Yes Schumacher is the worlds leader in battery chargers so i figure they make good inverters .. i have had no problem...


----------



## drose (Jul 26, 2005)

Thanks Ghosty for the link, just ordered mine.


----------



## mv945 (Jul 18, 2006)

Just ordered one as well.
Just curious, where do you connect to DC power besides outside on the battery terminals?


----------



## 2500Ram (Oct 30, 2005)

mv945 said:


> Just ordered one as well.
> Just curious, where do you connect to DC power besides outside on the battery terminals?


Just plug it into the 12v power source in the TT or TV aka cigarette lighter.

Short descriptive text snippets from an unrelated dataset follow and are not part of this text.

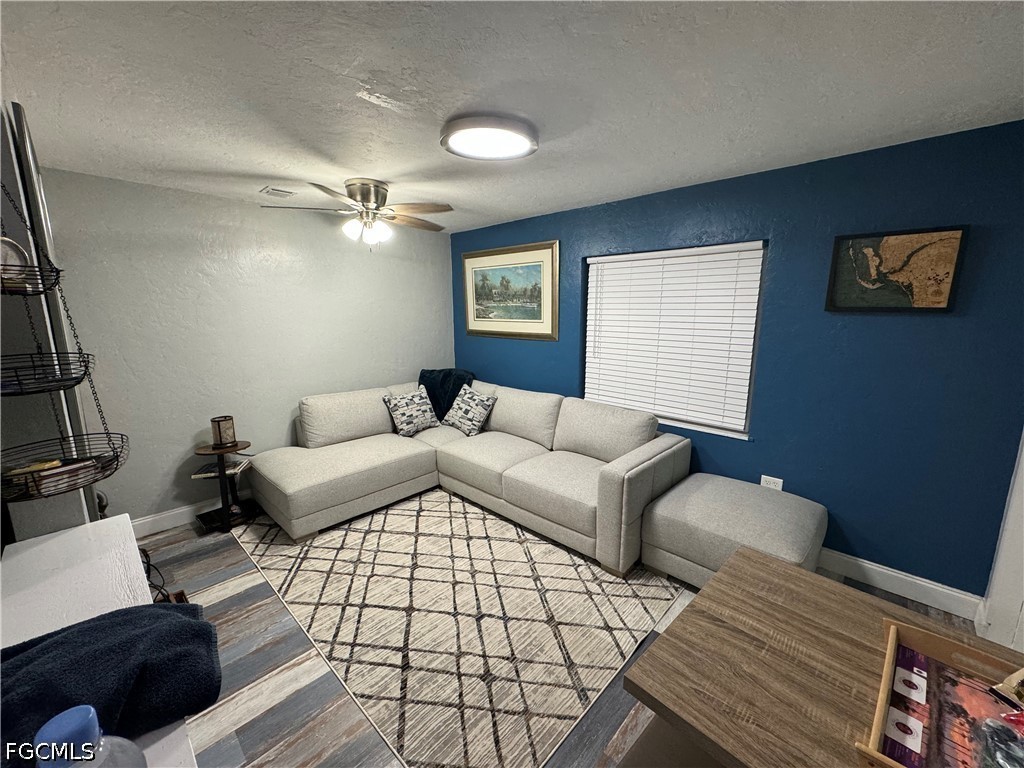 3 Bed SingleFamilyResidence for Sale in Bayside Park, FL — photo 4
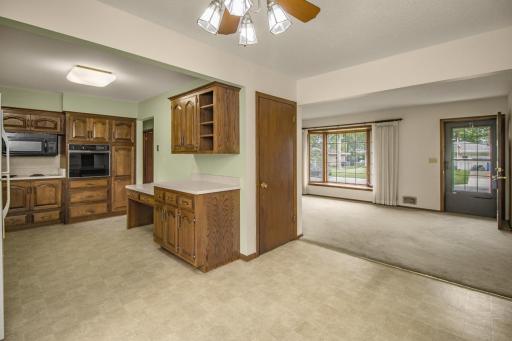 3899 Lakewood Avenue, White Bear Lake, MN 55110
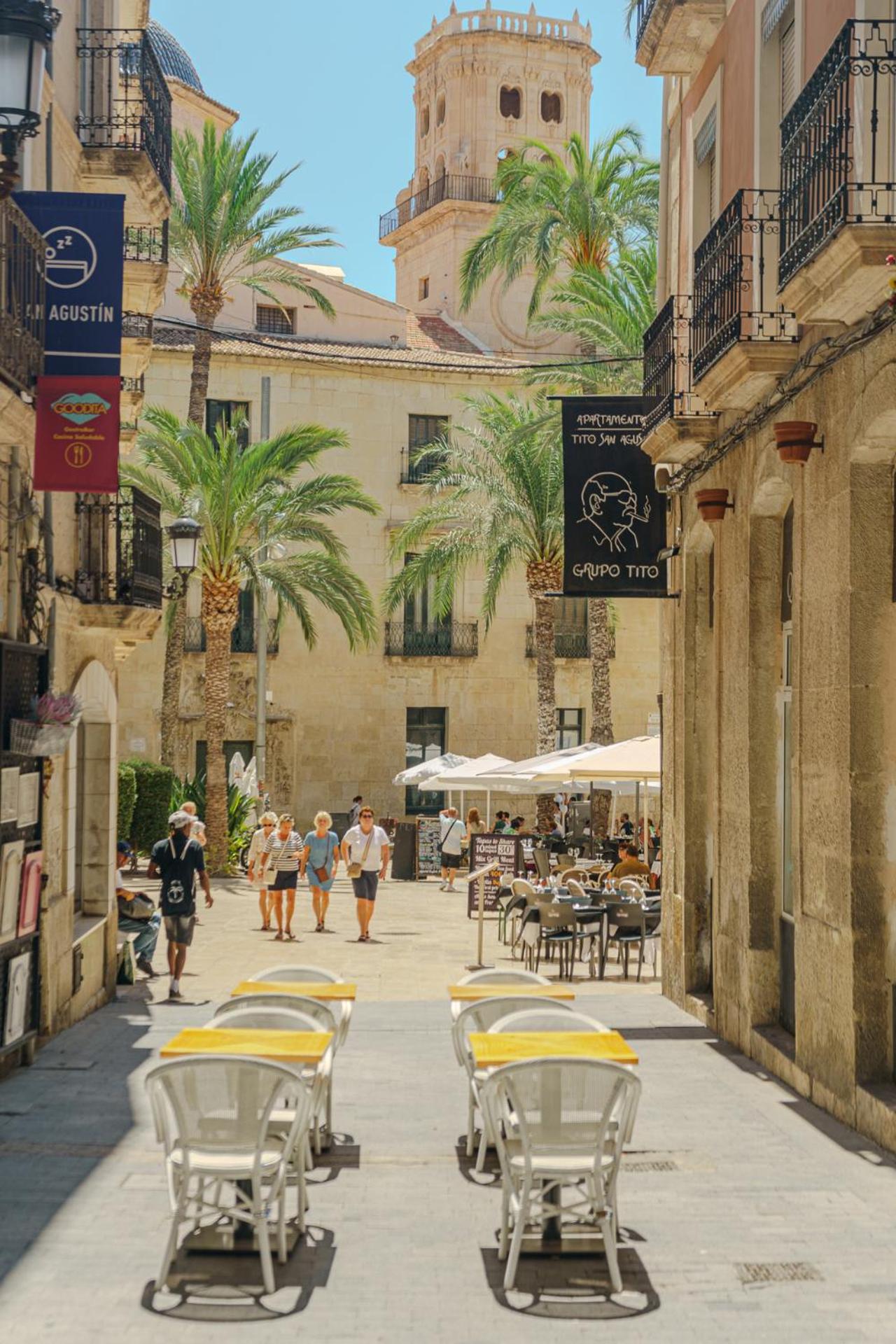 Luxurious studio in historic center of Alicante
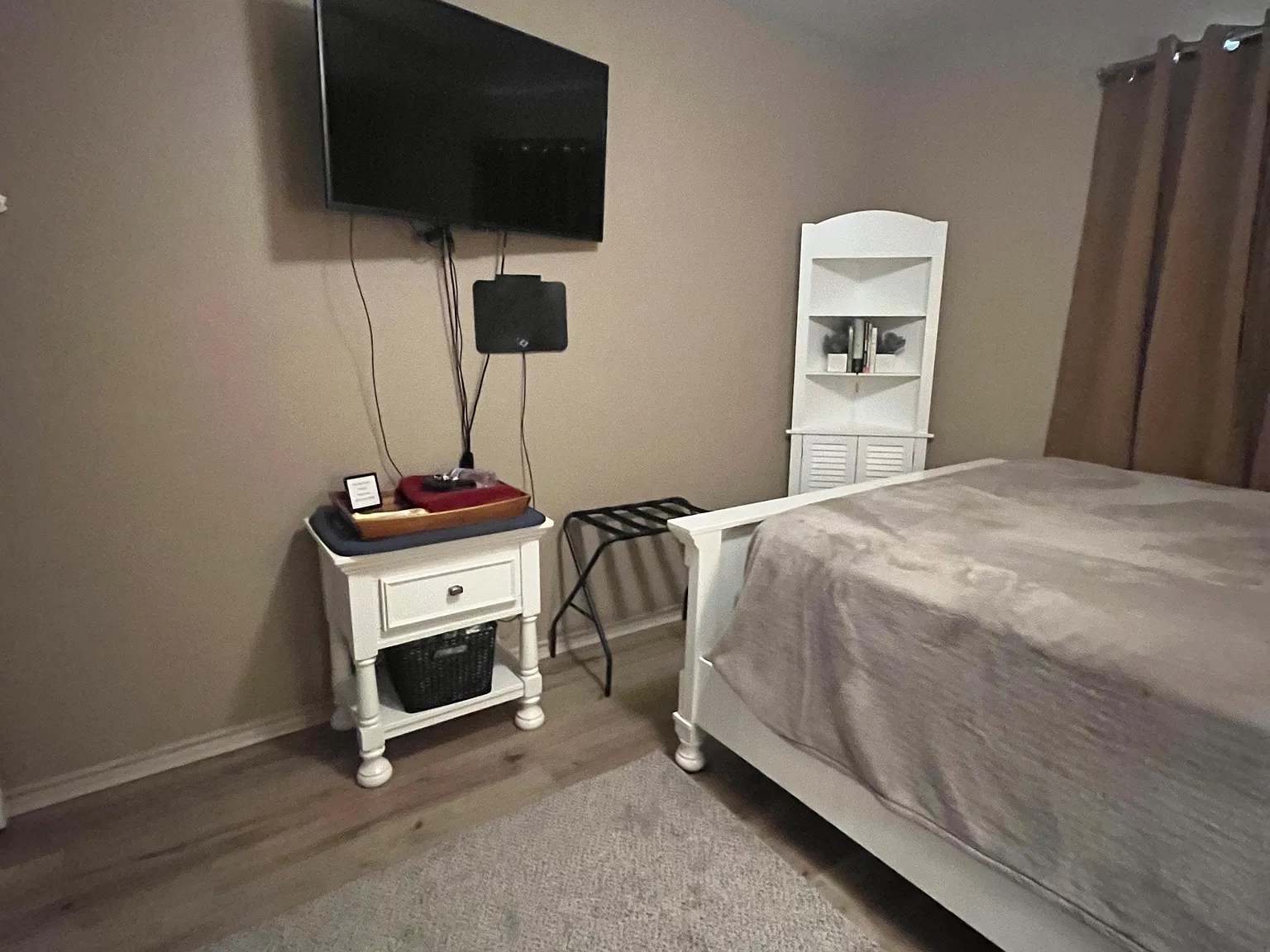 2 bed, 1.0 bath, 1392 sqft, $819 — Photo 1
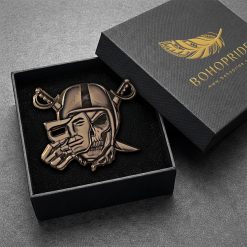 Raiders Button Pin – Skull & Swords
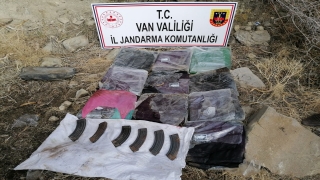 Van’da terör operasyonunda keçeye emdirilmiş sıvı halde 30 kilogram eroin ele geçirildi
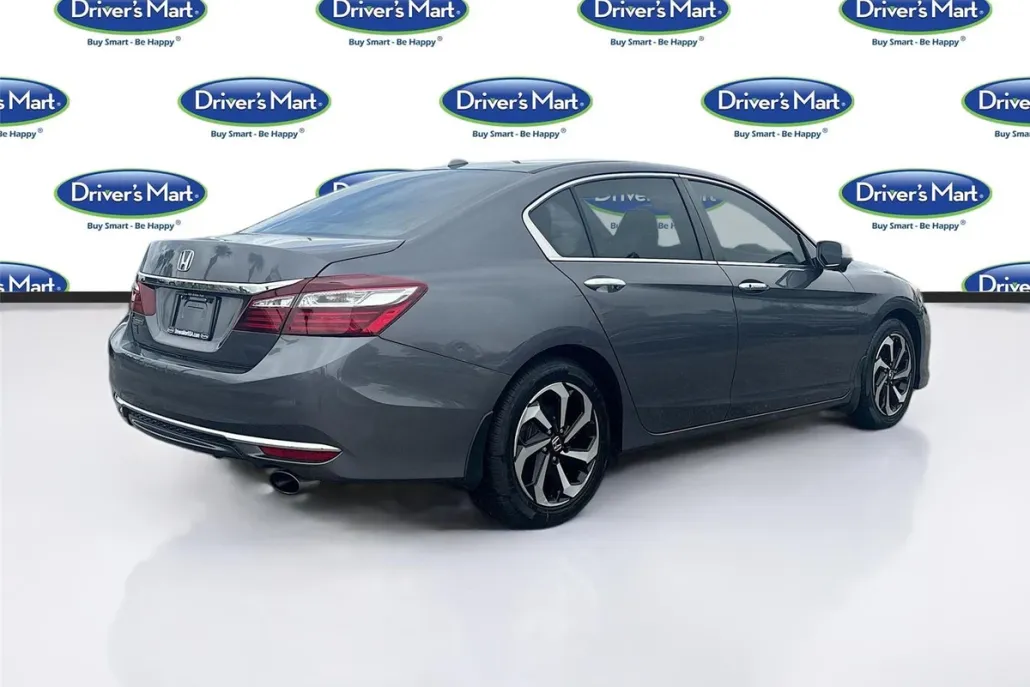 2016 Honda Accord EX photo 1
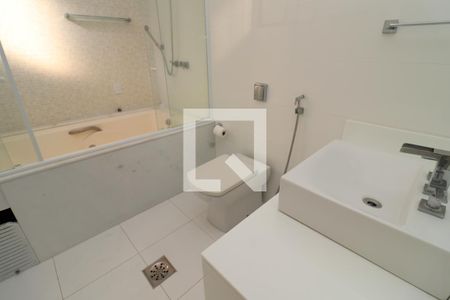 Banheiro da Suíte 1 de apartamento à venda com 4 quartos, 310m² em Jardim Guanabara, Rio de Janeiro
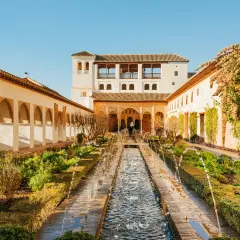 Ogród z fontannami i arkadowymi krużgankami. To piękny widok na Alhambra, gdzie jest raj dla oczu.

I've got a 300w Belkin inverter I use for my LCD and DVD player works great but only has 1 outlet.

Bill.


----------



## 3LEES (Feb 18, 2006)

Ghosty said:


> Yes Schumacher is the worlds leader in battery chargers


With a name like that I would'a thunk their speciality would be shoes.


----------



## FridayYet? (Feb 9, 2006)

Ghosty,

THanks for the link and the info.
I just ordered mine.

Thanks,
Mike


----------



## N7OQ (Jun 10, 2006)

Thanks for the info Ghosty, I was to late to get in of the sale but will keep an eye open for another sale. It's good to know a good brand because the Walmart specials just don't last for me.


----------



## W4DRR (May 17, 2005)

2500Ram said:


> Just ordered one as well.
> Just curious, where do you connect to DC power besides outside on the battery terminals?


Just plug it into the 12v power source in the TT or TV aka cigarette lighter.

I've got a 300w Belkin inverter I use for my LCD and DVD player works great but only has 1 outlet.

Bill.
[/quote]

You won't be able to run it at full load on a typical cigarette lighter socket. We are talking 40+ amps. For that, it would have to be hard-wired to the battery. For light loads, like small TV's, etc., the cigarette lighter socket will work just fine.

Bob


----------



## 2500Ram (Oct 30, 2005)

W4DRR said:


> Just ordered one as well.
> Just curious, where do you connect to DC power besides outside on the battery terminals?


Just plug it into the 12v power source in the TT or TV aka cigarette lighter.

I've got a 300w Belkin inverter I use for my LCD and DVD player works great but only has 1 outlet.

Bill.
[/quote]

You won't be able to run it at full load on a typical cigarette lighter socket. We are talking 40+ amps. For that, it would have to be hard-wired to the battery. For light loads, like small TV's, etc., the cigarette lighter socket will work just fine.

Bob
[/quote]

How are you getting 40+ amps from a 375w inverter







I could be wrong but the max amp draw on this inverter couldn't be more than 7 amps and that's from the specs on the website listed above with a surge of 750w.

Bill.


----------



## CamperAndy (Aug 26, 2004)

375w load at 12 vdc supply = 31.25 amps DC draw. Since it is not a perfect conversion then the top draw would be 10% to 20% higher.

Output at 120 vac and 375 w would have only a bit more then 3 amps.


----------